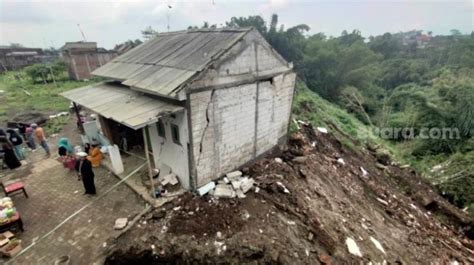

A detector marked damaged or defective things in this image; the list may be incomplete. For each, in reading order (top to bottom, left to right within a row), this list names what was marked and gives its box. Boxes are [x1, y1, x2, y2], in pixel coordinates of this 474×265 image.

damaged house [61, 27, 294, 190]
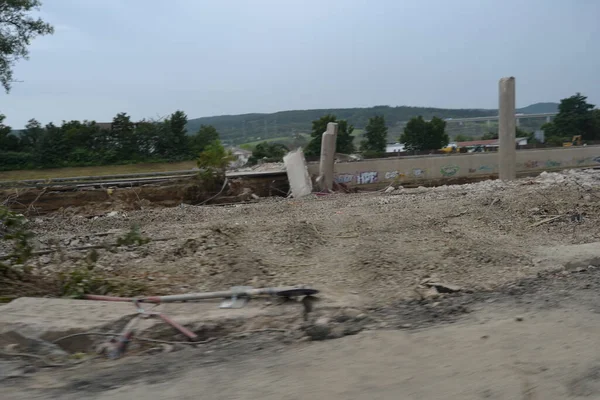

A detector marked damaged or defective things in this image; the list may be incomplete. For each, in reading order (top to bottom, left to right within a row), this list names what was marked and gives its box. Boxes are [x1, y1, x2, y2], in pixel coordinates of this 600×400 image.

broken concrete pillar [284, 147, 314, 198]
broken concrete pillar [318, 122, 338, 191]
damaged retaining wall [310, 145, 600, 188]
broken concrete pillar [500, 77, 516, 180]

···

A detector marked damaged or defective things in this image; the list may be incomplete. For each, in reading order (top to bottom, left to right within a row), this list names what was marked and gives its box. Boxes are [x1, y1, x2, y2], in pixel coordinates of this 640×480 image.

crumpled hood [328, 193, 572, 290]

···

### [Challenge]
Transcribe the records verbatim, starting at the line containing "this 600×400 image." and ending at the line containing "broken concrete pillar [500, 77, 516, 180]", with both of those lines included.

### [Solution to this task]
A detector marked damaged or defective things in this image; the list may be incomplete. For each, in reading order (top to bottom, left to right within a row), this list names what was marked and gives its box. Boxes are [x1, y1, x2, y2], in pixel coordinates of this 600×400 image.

broken concrete pillar [284, 147, 314, 198]
broken concrete pillar [318, 122, 338, 191]
damaged retaining wall [310, 145, 600, 188]
broken concrete pillar [500, 77, 516, 180]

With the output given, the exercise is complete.